Selling without Sleaze w/ Sarah Jolley-Jarvis

Thanks for tuning into the Catapulting Commissions Sales Talk with your host, Anthony Garcia. This week, we’re sitting down with Sarah Jolley-Jarvis from Warwick, England. She’s an international best-selling author and speaker, and she is helping businesses secure more sales. She’s going to break down her Selling Without Sleaze philosophy and share how she catapults her and her team’s commissions.

Sarah’s brand, Selling Without Sleaze, is built around helping people with sales techniques where they don’t actually have to feel compromised, as far as their own ethics are concerned.

When we think about leads, there are two totally different skillsets: generation and conversion–convoluting the two is not a good idea. Sarah works with clients who may not be ready to scale up either through paid ads or otherwise. Sometimes it’s about nailing down your messaging before you put your product under a microscope. Throwing money at Facebook ads when your messaging isn’t clear is just paying for feedback–you can get that for free. Get your organic engagement in a healthy place first.

Sarah’s mission is to show people you can do sales successfully without having to sell yourself without having to do things that don’t sit right with you. It’s about equipping people with the resources with the tools with the skills to be able to go out and sell their product to their ideal clients.

Salespeople can be trained, Sarah says. There’s a lot of skills you can take from normal life — a lot of scenarios where you’re naturally selling. You’re just taking those skills, they’re all rough around the edges, and you’re molding them into something a lot more succinct.

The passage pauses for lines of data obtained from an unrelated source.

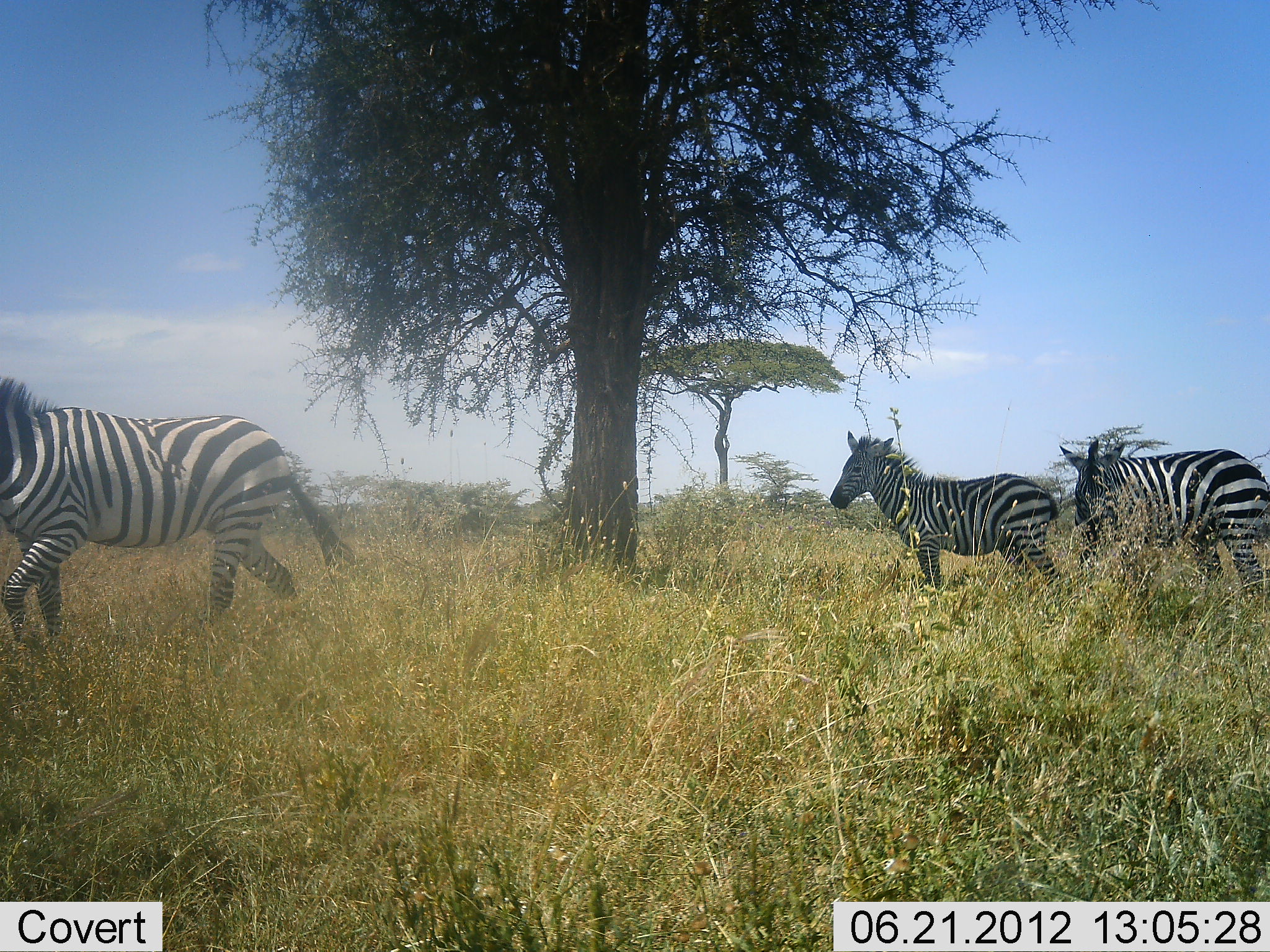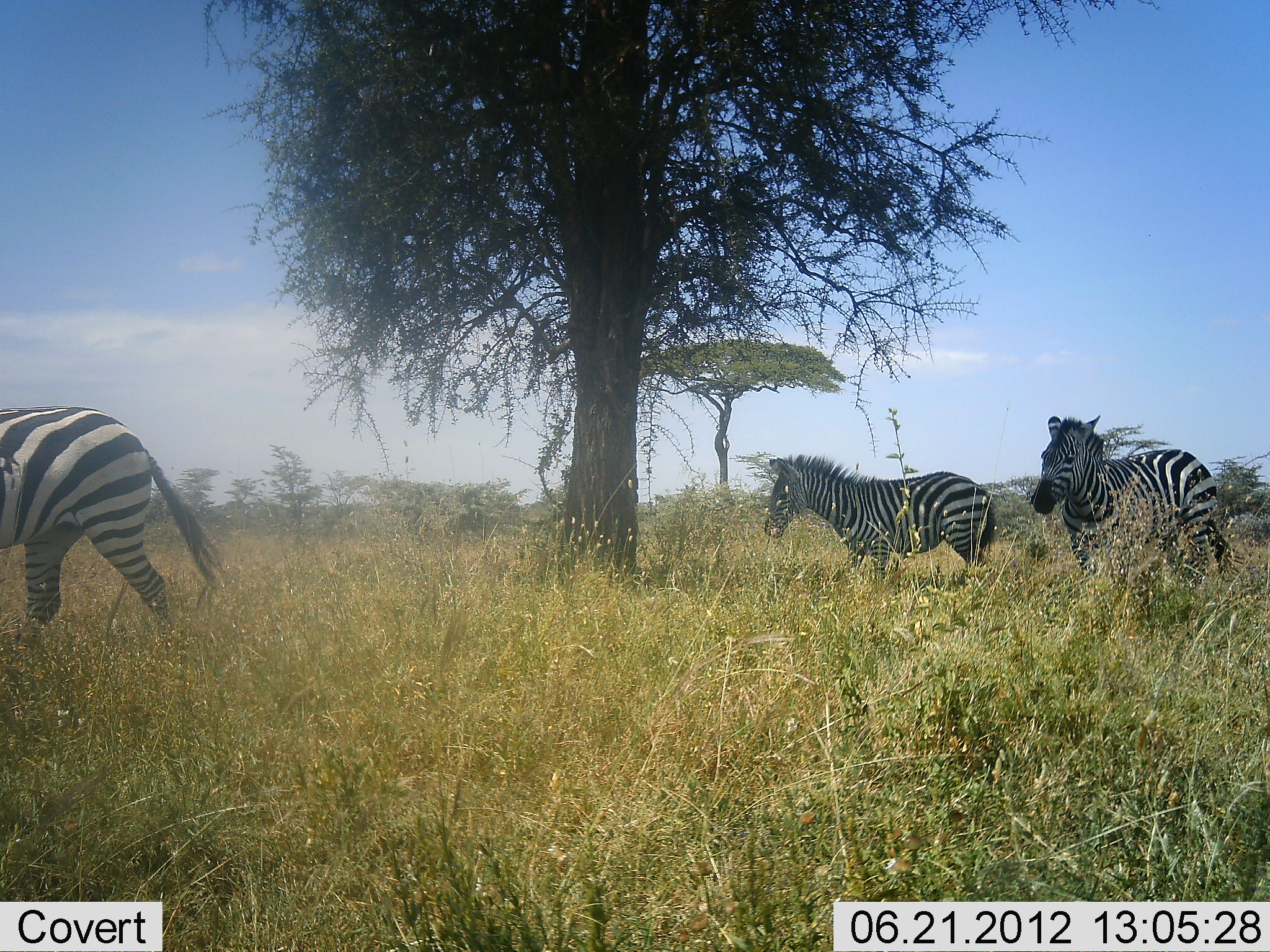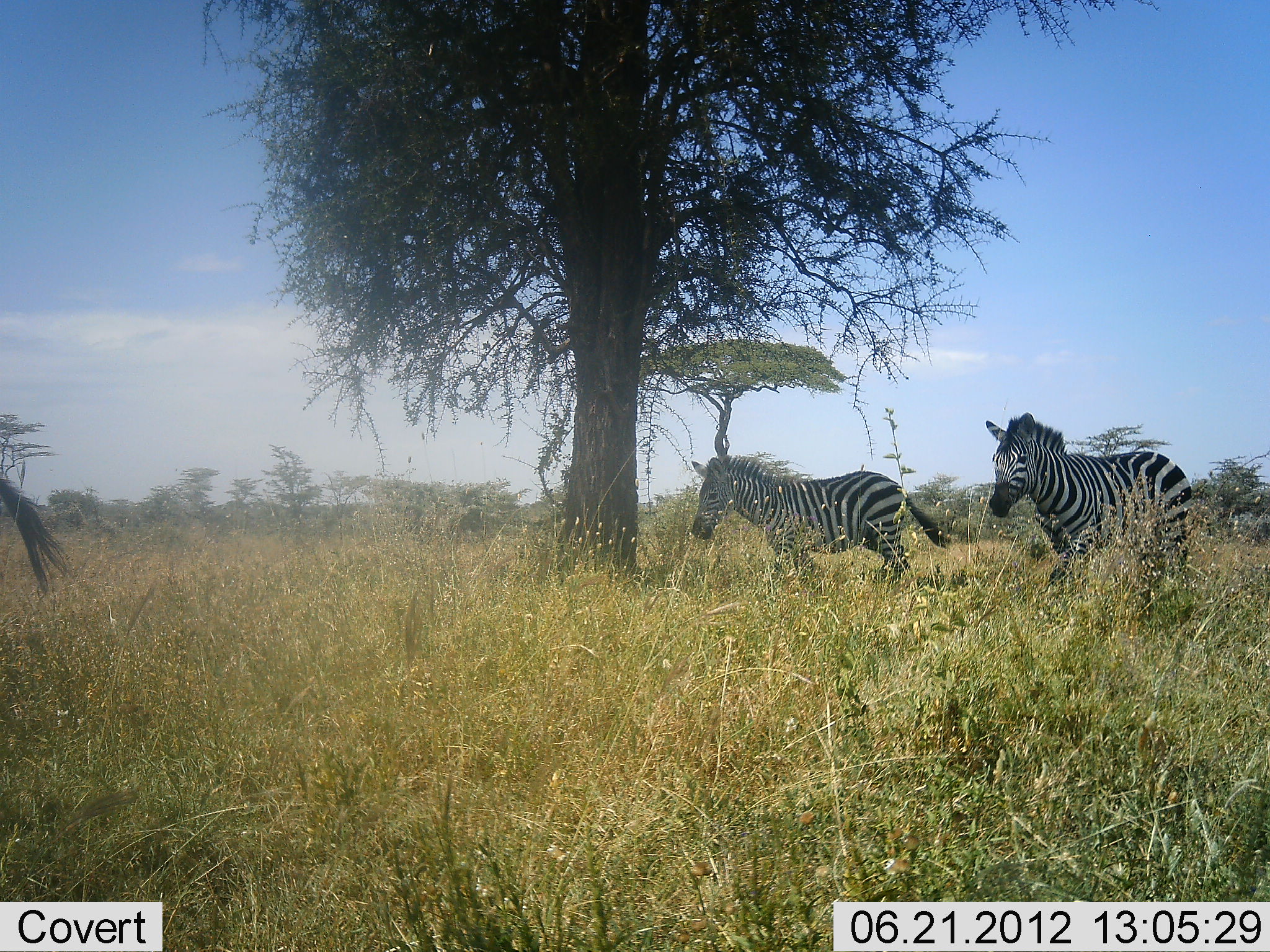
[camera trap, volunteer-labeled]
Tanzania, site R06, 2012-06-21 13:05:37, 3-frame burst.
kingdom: Animalia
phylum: Chordata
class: Mammalia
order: Perissodactyla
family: Equidae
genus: Equus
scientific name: Equus quagga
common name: plains zebra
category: zebra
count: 3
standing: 10%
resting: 0%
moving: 90%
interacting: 0%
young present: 0%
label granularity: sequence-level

Being introverted doesn’t mean you won’t have success in sales. At the same time, it’s important to get out there. You wouldn’t let your best friend pass by an opportunity. If you’re really passionate about your product, and your product can truly help that perfect customer, are you really going to sit by and let that person sail past when they could have been a perfect example of how great your offering is? Sometimes, you just need that person to get you to that point. Confidence comes from structure, and that doesn’t mean reading off a script. It’s about having signposts that can guide your conversations.

So, how do you close without the sleaze? It’s about understanding whether it’s a want or a need, how important it is, what the priority is for them, and you’re driving it based on what their needs are, and what their outlook is. The customer should be doing most of the talking. Then you’d move on to explaining and relating how your product and its features and benefits relate to that need.